On se demande vraiment où il trouve le temps. Depuis ses premiers enregistrements en 1994, en effet, Mcenroe n’a pas chômé. En plus de ses propres sorties, de celles de Park-Like Setting (le trio qu’il forme avec John Smith et DJ Hunnicut), de la dizaine de disques qu’il a produits en entier ou presque et de ses multiples featurings en tant que rappeur, le Canadien anime presque seul l’un des labels hip-hop indépendants les plus constants qui soient, l’excellent Peanuts & Corn, sans compter d’autres sorties dont il gère la distribution, ou encore ses activités de publiciste et de graphiste.

MCENROE - Disenfranchised

Avec un tel emploi du temps, avec toutes les merveilles déjà produites et sorties par ses soins, on aurait raisonnablement pu penser que Mcenroe avait épuisé l’essentiel de ses ressources.
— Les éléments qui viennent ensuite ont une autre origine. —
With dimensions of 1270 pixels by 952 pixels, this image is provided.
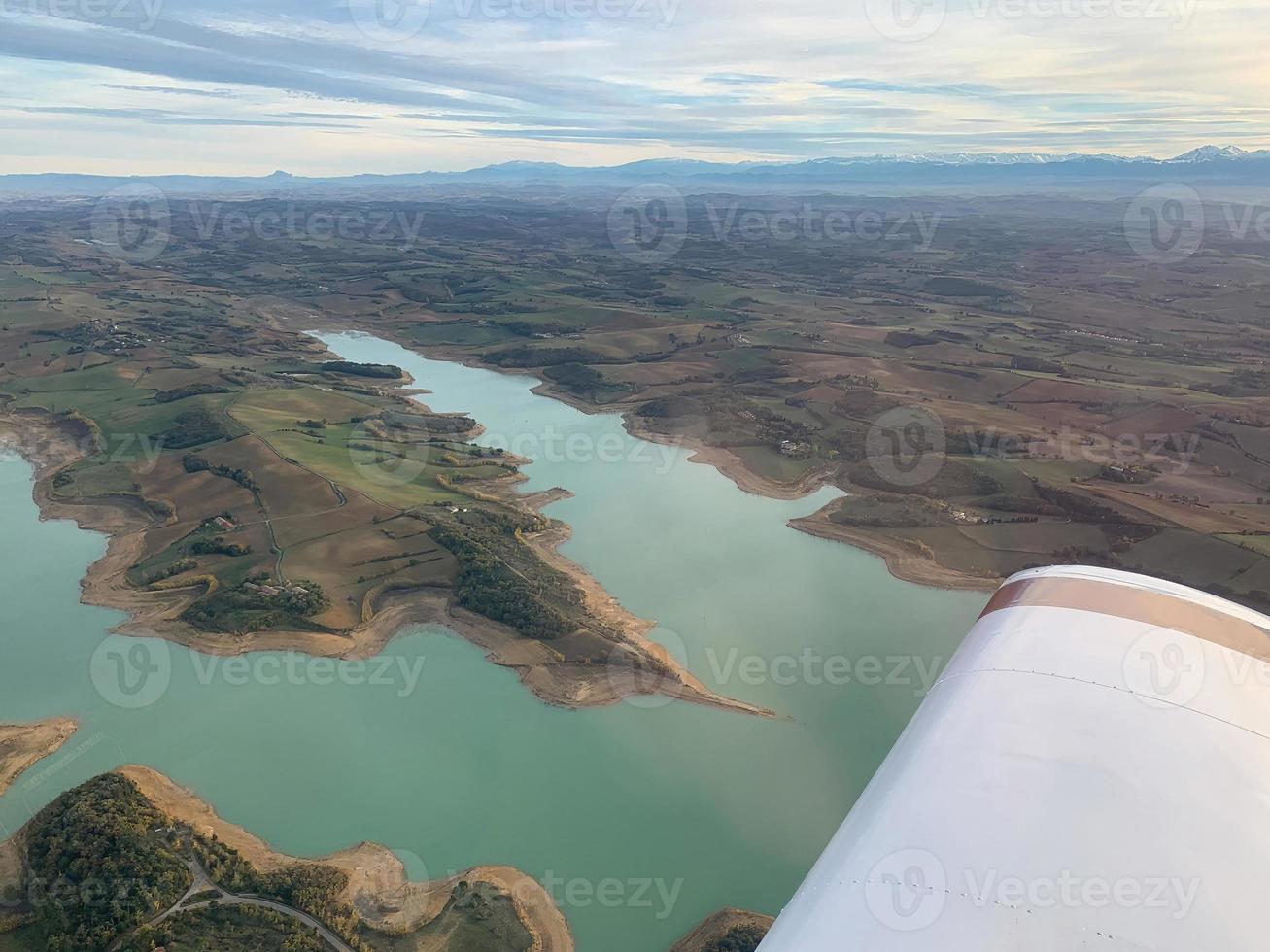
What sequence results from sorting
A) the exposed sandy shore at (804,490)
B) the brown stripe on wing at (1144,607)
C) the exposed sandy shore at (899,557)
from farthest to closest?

Cela aurait été logique et compréhensible. Mais à l’écoute de Disenfranchised, une autre certitude s’impose : le Canadien n’avait pas encore tiré ses meilleures flèches. Au contraire, il les avait toutes soigneusement conservées pour son premier album solo, sorti seulement cette année.

Car Disenfranchised est l’aboutissement du style déployé par Mcenroe sur ses sorties précédentes : une sorte de rap new-yorkais qui aurait retrouvé son lustre perdu au contact du Canadien, un hip-hop classique mais personnel où il livre des observations justes et nuancées sur le train des choses, illustrées par des scènes de vie et nourries par sa biographie.

N’importe quel morceau pris au hasard suffit à démontrer l’excellence de l’album. Ce magnifique "Sleepwalking" par exemple, où sur fond de basse et de tintements, l’artiste évoque en chantonnant les affres d’une vie banale et anonyme. Cet accrocheur "Let’s the Pawn The Bracelet", introduit et clos par un brin de deejaying. Ce "Working In The Factory" où le rappeur interroge le mythe du "c’était mieux avant". Ou encore ce "Wandering Eye" à l’occasion duquel Mcenroe nous décrit son parcours musical, celui classique mais émouvant du petit blanc nord-américain qui a bénéficié des passerelles naturelles entre rock alternatif et hip-hop.

L’énumération et le commentaire des titres pourraient se poursuivre jusqu’à plus soif, car le disque s’y prête. Il est l’un de ces albums, rarissimes et inespérés dans le rap, qui restent solides d’un bout un l’autre. Il est même davantage encore. Disenfranchised est tout bonnement fabuleux.